A lo largo de la historia, ese crimen se ha visto asociado a la magia negra y a la más horrible perversidad. Los romanos lo atribuyeron a los cristianos, pues algunos, como Frontón, el tutor de Marco Aurelio, entendieron literalmente el tomar y comer del cuerpo de Cristo. Luego, los cristianos se lo imputaron a los judíos y a los herejes. Podrían ser valdenses, bogomilos, cátaros, patarinos. Si eran malos, mataban niños. Una de las preguntas fundamentales en los manuales inquisitorios de la Edad Media y el Renacimiento era, precisamente, esa: los brujos, ¿llevaban a niños al aquelarre? ¿Eran suyos? ¿Qué les hacían?

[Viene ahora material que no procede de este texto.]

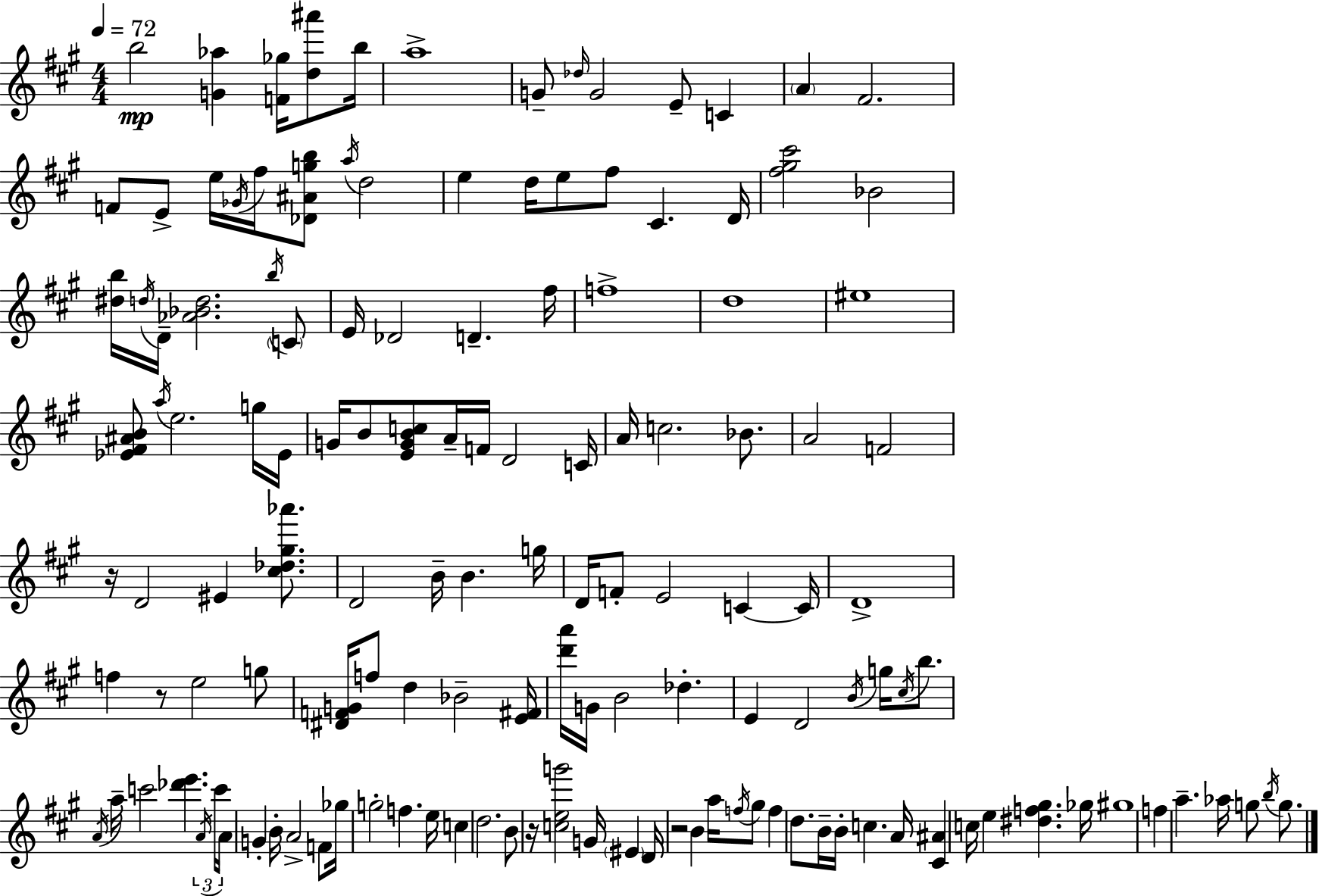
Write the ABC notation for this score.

Muchas veces los acusados eran inocentes. Otras, los únicos inocentes eran los niños sacrificados. En estos días mexicanos, a los que justamente podríamos calificar de convulsos, dos incidentes sangrientos han llamado la atención, a pesar de que a diario leemos cosas horribles.
En cosa de unos meses, dos madres, una en Hermosillo, Sonora, y otra en Ciudad Nezahualcóyotl, en el estado de México, mataron o mutilaron a sus hijos, inmersas, cada una, en una locura distinta. Una, devota del culto brutal de la Santa Muerte, mató a su hijo de diez años, a otro niño de la misma edad y a una mujer de cuarenta y cuatro años, para pedir favores materiales, “influencias” y protección. La otra cegó a su niño de cinco, porque el pobre no cerró los ojos para orar durante un ritual religioso que tenía la finalidad de “salvar al mundo”.
Una deseaba bienes materiales y congraciarse con una deidad esperpéntica y cruel; la otra, en una versión retorcida del sacrificio que Jehová exigió de Abraham y que el ángel detuvo, quería posponer el fin de los tiempos.
Ambas criminales influyeron en el ánimo de sus familias; las dos tuvieron como cómplices a los tíos de las víctimas. Los niños fueron destruidos o mutilados, obviamente, en balde. La madre sonorense está presa, a pesar de sus tratos sobrenaturales. No obtuvo las “influencias” que pidió, como no las han obtenido ninguno de los magos negros que en este mundo han sido. La otra cegó al niño de gratis, pues aquí seguimos y no gracias a ella.
Al verlas, demenciales y confusas, dignas de una piedad que no puedo sentir, lo único que me queda claro es que la falta de educación y el fanatismo religioso crean monstruos. Pero a diferencia de Medea, no es el despecho lo que las impulsa: son la ignorancia, el miedo y la ambición.